═════ Entries shown

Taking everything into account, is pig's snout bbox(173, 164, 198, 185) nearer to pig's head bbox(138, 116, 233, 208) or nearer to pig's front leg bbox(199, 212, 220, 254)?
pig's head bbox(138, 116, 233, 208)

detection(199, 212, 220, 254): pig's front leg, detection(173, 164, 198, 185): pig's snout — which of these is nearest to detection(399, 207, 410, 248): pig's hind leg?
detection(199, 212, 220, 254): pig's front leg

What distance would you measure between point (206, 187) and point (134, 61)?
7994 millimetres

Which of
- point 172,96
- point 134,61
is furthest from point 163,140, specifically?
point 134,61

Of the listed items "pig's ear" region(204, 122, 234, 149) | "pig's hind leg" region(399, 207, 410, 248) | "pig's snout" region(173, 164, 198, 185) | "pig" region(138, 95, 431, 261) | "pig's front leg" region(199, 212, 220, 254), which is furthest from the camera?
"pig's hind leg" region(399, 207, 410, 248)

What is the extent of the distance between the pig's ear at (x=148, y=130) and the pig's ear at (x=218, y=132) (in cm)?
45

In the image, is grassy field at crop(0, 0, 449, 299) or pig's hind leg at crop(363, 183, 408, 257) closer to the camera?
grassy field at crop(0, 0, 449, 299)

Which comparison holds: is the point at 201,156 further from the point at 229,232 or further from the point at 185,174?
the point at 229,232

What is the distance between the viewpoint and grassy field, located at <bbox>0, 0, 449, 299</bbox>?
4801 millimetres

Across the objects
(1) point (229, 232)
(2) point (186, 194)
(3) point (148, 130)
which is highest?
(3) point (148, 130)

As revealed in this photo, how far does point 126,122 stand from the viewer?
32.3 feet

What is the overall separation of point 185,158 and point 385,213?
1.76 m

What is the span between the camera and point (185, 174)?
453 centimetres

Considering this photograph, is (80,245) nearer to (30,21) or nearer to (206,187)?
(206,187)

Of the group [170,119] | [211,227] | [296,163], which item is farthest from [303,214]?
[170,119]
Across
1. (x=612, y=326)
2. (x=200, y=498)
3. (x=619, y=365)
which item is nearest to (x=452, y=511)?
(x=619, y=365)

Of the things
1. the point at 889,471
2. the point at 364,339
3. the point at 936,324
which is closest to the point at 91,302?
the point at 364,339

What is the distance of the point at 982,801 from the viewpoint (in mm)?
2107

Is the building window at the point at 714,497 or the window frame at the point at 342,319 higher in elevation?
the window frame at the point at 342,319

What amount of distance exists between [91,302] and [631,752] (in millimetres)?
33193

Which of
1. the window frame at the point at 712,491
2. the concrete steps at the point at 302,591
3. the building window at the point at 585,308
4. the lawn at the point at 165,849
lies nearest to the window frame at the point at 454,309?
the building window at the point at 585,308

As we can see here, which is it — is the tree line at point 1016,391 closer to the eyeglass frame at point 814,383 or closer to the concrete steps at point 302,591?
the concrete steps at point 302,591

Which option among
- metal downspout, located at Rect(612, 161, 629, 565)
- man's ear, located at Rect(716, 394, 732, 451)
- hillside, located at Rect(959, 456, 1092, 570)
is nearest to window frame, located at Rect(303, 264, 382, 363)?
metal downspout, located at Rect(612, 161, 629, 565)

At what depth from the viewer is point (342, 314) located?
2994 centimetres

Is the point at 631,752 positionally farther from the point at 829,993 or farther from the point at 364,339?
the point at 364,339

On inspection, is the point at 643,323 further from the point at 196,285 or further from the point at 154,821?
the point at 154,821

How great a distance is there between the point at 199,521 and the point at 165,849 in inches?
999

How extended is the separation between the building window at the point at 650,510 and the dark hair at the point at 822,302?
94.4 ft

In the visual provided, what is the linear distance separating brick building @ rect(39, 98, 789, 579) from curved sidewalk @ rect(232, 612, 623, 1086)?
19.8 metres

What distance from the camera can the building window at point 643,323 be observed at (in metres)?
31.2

══════════

Aim of the task: Repeat every entry word for word.

Final answer:
Taking everything into account, is pig's snout bbox(173, 164, 198, 185) nearer to pig's head bbox(138, 116, 233, 208) or nearer to pig's front leg bbox(199, 212, 220, 254)?
pig's head bbox(138, 116, 233, 208)

detection(199, 212, 220, 254): pig's front leg, detection(173, 164, 198, 185): pig's snout — which of these is nearest to detection(399, 207, 410, 248): pig's hind leg?
detection(199, 212, 220, 254): pig's front leg

What distance would you measure between point (206, 187) and point (134, 61)?
7994 millimetres

Which of
- point 172,96
- point 134,61
is furthest from point 163,140, specifically?
point 134,61

Of the listed items "pig's ear" region(204, 122, 234, 149) | "pig's hind leg" region(399, 207, 410, 248) | "pig's snout" region(173, 164, 198, 185) | "pig" region(138, 95, 431, 261) | "pig's front leg" region(199, 212, 220, 254), which is furthest from the camera?
"pig's hind leg" region(399, 207, 410, 248)

What is the extent of the distance between the pig's ear at (x=148, y=130) and the pig's ear at (x=218, y=132) (in cm)?
45

In the image, is grassy field at crop(0, 0, 449, 299) or pig's hind leg at crop(363, 183, 408, 257) closer to the camera?
grassy field at crop(0, 0, 449, 299)

Which comparison holds: is the point at 201,156 further from the point at 229,232 or further from the point at 185,174?
the point at 229,232

What is the distance between the viewpoint and grassy field, located at <bbox>0, 0, 449, 299</bbox>?
4801 millimetres

Across the objects
(1) point (229, 232)
(2) point (186, 194)
(3) point (148, 130)
which is highest?
(3) point (148, 130)

As revealed in this photo, how far does point 126,122 stand from the viewer?
32.3 feet

What is the overall separation of point 185,158 and point 385,213?
1.76 m

What is the span between the camera and point (185, 174)?
453 centimetres

Considering this photograph, is (80,245) nearer to (30,21) or nearer to (206,187)?
(206,187)

Of the group [170,119] | [211,227] | [296,163], which item is farthest from [303,214]?
[170,119]
Across
1. (x=612, y=326)
2. (x=200, y=498)
3. (x=619, y=365)
which item is nearest to (x=452, y=511)?
(x=619, y=365)

Of the things
1. the point at 889,471
2. the point at 364,339
3. the point at 936,324
which is closest to the point at 91,302?
the point at 364,339

What is the distance of the point at 982,801 from the viewpoint (in mm)?
2107

Is the building window at the point at 714,497 or the window frame at the point at 342,319 higher in elevation?
the window frame at the point at 342,319

What amount of distance exists between [91,302] and [631,752] (in millimetres)?
33193

Which of
1. the window frame at the point at 712,491
2. the concrete steps at the point at 302,591
3. the building window at the point at 585,308
4. the lawn at the point at 165,849
lies nearest to the window frame at the point at 454,309?
the building window at the point at 585,308

As we can see here, which is it — is the tree line at point 1016,391 closer to the eyeglass frame at point 814,383 or closer to the concrete steps at point 302,591?
the concrete steps at point 302,591

Which option among
- metal downspout, located at Rect(612, 161, 629, 565)
- man's ear, located at Rect(716, 394, 732, 451)
- hillside, located at Rect(959, 456, 1092, 570)
is nearest to window frame, located at Rect(303, 264, 382, 363)?
metal downspout, located at Rect(612, 161, 629, 565)

At what depth from the viewer is point (342, 314) located?
2994 centimetres

Is the point at 631,752 positionally farther from the point at 829,993 or farther from the point at 364,339?
the point at 364,339

On inspection, is the point at 643,323 further from the point at 196,285 or further from the point at 154,821?
the point at 154,821

How great a distance is there between the point at 199,521 and the point at 165,849 in inches?
999

How extended is the separation between the building window at the point at 650,510 and the dark hair at the point at 822,302?
94.4 ft

In the visual provided, what is the linear distance separating brick building @ rect(39, 98, 789, 579) from curved sidewalk @ rect(232, 612, 623, 1086)?
19.8 metres

What distance from the camera can the building window at point 643,323 be observed at (in metres)?
31.2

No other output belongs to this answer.